Being an Alien, I find myself much less afraid of crossing the Earthling created border, and entering the wonderful country of Mexico. We all are well aware of the craft beer explosion in San Diego, and much of the U.S., but little has been said about the the quickly growing craft beer scene in Baja California. Just a word of advice, do not be afraid to cross into Tijuana. The news about the violence is way overblown in the media north of the border, and I have been doing it for years with no problems. Drive or trolley to the border, park your car there, cross on foot and take a cab to the BCB Tasting Room.
So I first walked from the border to Zebra Bar, on Revolucion Ave and Calle Sexta (6th), about a 20 minute walk from the border. I started with a $2 Victoria lager, then went with a Tijuana Brewing Company Bufadora (7.5% Bock) and this beer only ran me $3 for a pint. After this I was ready to check out BCB Tasting Room! We jumped in a cab and about 7 minutes later, I was finally there. The area is not a hip area like Revolucion, but it didn’t matter, I would stay here for hours to come.
The rustic, wooden BCB Tasting Room (Baja Craft Beers) sign was small, and hard to see. I can see how one could drive by, looking for it, and not even see it. The entrance was very interesting. The right and left of the doorway was made of some sort of rusty wire. Reminded me a bit of rebar. There was this big rock wall that kept the sunlight from shining right in the bar, but the rock was held together with more wire. This created an interesting effect of light glowing through the small cracks between the boulders. We walked inside and noticed there was a film crew there, complete with microphones, lighting and cameras, interviewing the staff at BCB. We quietly walked around the cameras and lights and made our way to the bar. In trying to slide the bar stool back, I was surprised at how heavy the bar stool was. It seemed to be built from iron and thick wood and felt to weigh about 40 pounds. The bar was natural, coated wood and the decor was more rusty wire, brick and wooden beer signs. The ceiling was very high and that made for it not being too loud that you have to yell to the person next to you. The lighting were suspended lamps, using hollowed out kegs for the lamp shades.

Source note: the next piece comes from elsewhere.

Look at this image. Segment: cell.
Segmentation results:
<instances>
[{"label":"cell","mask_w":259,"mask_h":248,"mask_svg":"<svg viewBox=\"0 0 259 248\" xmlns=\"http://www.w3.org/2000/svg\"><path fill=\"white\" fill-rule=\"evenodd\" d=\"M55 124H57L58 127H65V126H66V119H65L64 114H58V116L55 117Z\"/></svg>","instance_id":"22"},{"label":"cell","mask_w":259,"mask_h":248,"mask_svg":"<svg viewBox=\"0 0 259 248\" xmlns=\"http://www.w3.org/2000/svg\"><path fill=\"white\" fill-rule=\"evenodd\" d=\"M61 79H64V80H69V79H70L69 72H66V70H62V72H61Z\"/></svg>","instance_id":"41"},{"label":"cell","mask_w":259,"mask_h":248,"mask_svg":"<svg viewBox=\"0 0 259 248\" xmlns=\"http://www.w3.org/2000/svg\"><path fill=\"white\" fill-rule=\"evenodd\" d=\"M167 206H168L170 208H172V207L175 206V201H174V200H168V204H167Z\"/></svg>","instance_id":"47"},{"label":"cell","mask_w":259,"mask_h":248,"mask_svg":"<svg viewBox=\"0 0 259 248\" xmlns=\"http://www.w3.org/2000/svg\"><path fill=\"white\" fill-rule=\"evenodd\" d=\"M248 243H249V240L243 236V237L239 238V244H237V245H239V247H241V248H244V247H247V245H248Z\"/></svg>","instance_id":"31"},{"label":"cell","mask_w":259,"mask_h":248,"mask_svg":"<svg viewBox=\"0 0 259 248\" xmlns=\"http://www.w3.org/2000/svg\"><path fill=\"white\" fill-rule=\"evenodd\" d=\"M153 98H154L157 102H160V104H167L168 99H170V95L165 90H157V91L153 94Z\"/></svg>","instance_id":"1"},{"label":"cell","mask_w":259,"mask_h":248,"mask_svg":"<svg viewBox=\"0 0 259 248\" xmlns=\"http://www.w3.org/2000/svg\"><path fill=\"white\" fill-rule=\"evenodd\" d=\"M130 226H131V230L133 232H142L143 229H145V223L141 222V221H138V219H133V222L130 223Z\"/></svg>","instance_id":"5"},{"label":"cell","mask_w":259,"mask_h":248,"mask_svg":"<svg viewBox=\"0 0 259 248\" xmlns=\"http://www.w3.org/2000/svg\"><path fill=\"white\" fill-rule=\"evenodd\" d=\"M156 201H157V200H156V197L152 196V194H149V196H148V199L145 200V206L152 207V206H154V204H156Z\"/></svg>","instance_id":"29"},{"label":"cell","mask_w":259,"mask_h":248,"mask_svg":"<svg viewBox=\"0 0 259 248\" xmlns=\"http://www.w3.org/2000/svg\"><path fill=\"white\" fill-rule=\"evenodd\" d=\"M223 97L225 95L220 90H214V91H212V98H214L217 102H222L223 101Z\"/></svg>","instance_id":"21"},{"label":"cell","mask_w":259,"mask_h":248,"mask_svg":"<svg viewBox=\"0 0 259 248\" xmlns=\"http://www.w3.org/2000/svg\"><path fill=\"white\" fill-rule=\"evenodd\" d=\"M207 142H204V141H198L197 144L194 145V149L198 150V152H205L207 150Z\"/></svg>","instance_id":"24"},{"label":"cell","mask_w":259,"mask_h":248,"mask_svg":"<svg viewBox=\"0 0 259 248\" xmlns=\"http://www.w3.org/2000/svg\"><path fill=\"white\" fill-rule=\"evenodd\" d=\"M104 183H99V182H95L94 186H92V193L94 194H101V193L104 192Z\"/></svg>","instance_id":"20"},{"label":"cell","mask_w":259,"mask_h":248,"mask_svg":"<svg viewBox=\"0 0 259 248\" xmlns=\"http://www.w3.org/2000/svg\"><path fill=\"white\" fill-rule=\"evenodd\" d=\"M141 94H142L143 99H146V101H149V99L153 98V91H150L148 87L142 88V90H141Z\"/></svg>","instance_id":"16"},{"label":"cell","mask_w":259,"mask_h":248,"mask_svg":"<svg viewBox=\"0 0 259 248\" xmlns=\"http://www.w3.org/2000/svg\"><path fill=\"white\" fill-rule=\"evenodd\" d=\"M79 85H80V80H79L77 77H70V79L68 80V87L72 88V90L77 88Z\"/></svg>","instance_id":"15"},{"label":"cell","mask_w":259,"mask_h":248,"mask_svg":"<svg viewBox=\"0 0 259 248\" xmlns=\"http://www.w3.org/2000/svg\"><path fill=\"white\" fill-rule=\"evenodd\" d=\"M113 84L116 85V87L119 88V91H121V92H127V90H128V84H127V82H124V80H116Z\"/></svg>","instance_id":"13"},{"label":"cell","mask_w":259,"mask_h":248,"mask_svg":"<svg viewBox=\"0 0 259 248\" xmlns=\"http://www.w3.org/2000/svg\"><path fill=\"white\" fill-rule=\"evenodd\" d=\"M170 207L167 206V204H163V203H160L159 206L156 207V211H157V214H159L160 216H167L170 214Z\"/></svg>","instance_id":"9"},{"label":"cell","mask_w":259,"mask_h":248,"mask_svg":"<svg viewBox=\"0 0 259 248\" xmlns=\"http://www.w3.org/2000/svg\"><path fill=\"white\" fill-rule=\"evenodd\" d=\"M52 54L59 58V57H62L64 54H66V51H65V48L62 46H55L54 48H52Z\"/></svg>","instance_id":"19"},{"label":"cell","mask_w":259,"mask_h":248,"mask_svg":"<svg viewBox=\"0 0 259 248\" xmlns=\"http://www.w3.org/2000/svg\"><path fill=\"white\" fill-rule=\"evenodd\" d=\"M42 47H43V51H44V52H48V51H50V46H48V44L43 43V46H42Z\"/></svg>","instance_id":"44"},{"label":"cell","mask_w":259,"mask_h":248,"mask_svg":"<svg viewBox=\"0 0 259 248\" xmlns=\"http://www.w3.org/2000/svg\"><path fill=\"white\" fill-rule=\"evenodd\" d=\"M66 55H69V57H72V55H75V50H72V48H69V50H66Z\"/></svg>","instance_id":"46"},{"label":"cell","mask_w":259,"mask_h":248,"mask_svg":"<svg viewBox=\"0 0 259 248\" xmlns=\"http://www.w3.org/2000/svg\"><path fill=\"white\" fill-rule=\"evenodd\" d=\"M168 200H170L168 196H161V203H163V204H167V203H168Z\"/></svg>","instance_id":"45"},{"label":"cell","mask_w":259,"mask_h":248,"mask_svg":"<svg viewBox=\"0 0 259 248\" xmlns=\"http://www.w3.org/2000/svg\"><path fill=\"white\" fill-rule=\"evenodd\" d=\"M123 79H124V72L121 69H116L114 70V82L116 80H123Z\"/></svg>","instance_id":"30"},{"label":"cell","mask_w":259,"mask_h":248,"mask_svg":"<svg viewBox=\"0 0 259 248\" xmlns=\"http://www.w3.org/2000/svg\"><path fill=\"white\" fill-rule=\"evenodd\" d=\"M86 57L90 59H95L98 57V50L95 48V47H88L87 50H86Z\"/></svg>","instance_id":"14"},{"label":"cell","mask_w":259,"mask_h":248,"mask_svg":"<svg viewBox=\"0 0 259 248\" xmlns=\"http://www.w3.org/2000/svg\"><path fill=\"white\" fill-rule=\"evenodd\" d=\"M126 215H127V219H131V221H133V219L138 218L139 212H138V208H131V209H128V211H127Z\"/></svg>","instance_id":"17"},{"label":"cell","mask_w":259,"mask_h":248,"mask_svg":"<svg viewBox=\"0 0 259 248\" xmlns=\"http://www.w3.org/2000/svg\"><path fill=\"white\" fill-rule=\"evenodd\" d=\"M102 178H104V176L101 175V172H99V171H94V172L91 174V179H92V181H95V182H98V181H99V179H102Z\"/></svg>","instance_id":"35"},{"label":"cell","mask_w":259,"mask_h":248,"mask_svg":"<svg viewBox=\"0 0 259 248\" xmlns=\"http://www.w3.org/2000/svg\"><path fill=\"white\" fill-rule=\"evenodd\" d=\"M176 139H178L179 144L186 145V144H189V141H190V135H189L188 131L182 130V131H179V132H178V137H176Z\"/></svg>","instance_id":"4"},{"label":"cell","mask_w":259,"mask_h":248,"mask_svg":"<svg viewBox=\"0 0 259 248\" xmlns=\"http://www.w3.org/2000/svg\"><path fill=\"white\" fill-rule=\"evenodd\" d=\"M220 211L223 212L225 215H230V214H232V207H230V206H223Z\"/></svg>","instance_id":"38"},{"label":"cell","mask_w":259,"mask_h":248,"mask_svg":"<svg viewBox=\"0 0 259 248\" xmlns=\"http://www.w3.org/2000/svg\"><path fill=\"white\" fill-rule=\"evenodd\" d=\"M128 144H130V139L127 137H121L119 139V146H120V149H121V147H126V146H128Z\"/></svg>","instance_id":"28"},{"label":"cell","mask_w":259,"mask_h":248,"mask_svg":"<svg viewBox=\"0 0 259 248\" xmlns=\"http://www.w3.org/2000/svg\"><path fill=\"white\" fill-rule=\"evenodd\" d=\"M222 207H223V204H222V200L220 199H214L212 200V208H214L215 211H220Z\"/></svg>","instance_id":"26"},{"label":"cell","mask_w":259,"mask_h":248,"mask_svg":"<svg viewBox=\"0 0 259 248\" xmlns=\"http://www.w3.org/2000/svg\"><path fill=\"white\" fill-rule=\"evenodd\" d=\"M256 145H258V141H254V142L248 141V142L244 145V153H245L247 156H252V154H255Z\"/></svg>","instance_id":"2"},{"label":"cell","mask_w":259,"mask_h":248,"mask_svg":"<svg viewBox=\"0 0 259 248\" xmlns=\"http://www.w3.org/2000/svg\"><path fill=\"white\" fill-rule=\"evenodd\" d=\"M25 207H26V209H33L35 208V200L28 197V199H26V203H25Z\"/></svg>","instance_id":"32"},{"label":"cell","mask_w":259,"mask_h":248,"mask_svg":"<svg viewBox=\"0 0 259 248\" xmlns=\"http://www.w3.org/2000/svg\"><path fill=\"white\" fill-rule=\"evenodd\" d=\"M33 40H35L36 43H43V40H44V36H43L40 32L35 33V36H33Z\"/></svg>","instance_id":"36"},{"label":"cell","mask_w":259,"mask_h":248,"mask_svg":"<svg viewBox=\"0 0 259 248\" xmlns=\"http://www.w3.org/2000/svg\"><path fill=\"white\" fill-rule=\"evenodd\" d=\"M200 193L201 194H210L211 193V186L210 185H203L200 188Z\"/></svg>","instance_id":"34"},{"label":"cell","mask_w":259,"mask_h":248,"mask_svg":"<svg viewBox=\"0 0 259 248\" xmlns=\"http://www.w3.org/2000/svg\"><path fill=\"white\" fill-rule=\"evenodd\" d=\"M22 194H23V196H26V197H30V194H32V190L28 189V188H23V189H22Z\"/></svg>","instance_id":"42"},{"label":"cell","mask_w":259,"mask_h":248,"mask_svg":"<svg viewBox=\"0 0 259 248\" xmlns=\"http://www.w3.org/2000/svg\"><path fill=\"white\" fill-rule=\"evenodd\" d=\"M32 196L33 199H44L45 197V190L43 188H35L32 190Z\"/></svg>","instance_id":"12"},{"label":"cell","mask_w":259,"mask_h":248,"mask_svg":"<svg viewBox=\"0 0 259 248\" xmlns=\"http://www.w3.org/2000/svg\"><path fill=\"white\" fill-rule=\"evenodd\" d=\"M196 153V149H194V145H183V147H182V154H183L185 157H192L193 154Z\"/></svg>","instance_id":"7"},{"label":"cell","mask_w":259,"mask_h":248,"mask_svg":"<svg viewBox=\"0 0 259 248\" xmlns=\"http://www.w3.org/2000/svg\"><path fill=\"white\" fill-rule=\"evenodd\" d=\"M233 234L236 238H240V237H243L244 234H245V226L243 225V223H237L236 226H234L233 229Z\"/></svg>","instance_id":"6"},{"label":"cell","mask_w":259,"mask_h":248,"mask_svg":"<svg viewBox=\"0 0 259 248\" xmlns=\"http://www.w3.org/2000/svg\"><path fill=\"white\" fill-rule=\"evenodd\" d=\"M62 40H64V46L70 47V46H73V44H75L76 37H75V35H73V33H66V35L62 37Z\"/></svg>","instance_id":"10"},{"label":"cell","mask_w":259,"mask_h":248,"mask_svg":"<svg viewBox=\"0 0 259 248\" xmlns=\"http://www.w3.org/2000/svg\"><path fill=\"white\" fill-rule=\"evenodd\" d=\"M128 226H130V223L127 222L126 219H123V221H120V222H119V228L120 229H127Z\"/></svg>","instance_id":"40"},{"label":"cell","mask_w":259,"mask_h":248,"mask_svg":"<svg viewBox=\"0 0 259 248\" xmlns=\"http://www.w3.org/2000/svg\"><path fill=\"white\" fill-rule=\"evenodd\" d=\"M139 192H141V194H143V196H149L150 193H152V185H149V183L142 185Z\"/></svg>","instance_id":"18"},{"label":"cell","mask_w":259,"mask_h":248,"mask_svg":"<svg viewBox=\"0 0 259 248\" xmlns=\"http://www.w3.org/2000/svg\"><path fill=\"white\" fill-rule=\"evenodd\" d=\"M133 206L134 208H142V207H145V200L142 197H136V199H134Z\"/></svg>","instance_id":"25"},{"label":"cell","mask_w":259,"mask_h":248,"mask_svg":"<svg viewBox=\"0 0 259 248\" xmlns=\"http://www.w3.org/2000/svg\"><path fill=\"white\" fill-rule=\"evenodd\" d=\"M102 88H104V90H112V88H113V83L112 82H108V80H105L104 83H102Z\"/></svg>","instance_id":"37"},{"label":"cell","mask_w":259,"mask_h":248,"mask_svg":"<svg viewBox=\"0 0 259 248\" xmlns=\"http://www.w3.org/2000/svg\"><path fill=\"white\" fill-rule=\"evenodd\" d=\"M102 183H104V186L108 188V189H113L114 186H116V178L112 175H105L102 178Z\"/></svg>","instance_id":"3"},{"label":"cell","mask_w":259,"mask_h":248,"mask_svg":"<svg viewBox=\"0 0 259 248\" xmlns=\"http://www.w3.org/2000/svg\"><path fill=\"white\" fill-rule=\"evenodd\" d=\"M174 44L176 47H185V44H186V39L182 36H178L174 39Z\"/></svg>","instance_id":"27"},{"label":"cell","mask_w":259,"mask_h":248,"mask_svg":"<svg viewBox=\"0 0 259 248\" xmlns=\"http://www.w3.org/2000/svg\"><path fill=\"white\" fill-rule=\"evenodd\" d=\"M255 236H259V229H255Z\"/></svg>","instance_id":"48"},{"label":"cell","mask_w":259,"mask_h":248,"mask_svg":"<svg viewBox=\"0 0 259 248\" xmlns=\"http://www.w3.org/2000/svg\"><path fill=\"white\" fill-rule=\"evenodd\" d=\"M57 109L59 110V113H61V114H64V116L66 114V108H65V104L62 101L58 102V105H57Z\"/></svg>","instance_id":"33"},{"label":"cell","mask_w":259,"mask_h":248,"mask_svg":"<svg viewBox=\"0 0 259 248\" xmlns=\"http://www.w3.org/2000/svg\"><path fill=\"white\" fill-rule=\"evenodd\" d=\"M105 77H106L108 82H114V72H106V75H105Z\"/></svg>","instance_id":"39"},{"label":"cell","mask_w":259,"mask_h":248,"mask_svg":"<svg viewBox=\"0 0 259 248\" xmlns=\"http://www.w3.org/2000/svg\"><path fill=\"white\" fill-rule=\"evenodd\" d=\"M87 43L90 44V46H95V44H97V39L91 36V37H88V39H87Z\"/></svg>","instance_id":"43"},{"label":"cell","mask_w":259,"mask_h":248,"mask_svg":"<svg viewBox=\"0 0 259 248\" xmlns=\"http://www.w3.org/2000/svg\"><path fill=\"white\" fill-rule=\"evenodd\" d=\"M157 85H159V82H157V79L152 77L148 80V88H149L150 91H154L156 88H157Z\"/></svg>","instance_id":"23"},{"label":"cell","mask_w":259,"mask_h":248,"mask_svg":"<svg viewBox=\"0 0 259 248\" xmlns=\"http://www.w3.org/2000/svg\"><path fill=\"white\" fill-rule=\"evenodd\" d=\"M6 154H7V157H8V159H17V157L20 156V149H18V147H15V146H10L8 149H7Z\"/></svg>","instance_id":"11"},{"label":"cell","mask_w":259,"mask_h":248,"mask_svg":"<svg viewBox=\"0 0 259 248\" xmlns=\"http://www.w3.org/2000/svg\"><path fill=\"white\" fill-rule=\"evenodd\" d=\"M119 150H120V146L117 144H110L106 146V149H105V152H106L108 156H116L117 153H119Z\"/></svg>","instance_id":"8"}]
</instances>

And now, the beer! The selection was superb! They had 42 taps of beer ranging from Baja locals like Ensenada Brewing Company, San Diego local beers like Ballast Point Sculpin IPA, as well as further favorites like Great Divide Yeti Imperial Stout and Delirium Tremens. Just a quick estimate on their bottle count and they have easily over 200 beers on bottle. When ordering a beer, they always serve in appropriate glassware and if ordering a bottle, they pour the beer into the glass for you, leaving the bottle for you to top off your glass or admire the label. The prices were very reasonable, I think around 10 beers ran us around $35. They had a kitchen there, but I was not interested in eating, but consuming liquid calories. BCB also brew their own beer which is readily available on draft. We watched the Pacquiao/Bradley fight and consumed many beers and finally headed home. Needless to say, I can’t wait to go back.
If you are a craft beer fan, stop being scared, and cross the border for a great experience in craft beer and Mexican culture. You can thank me later.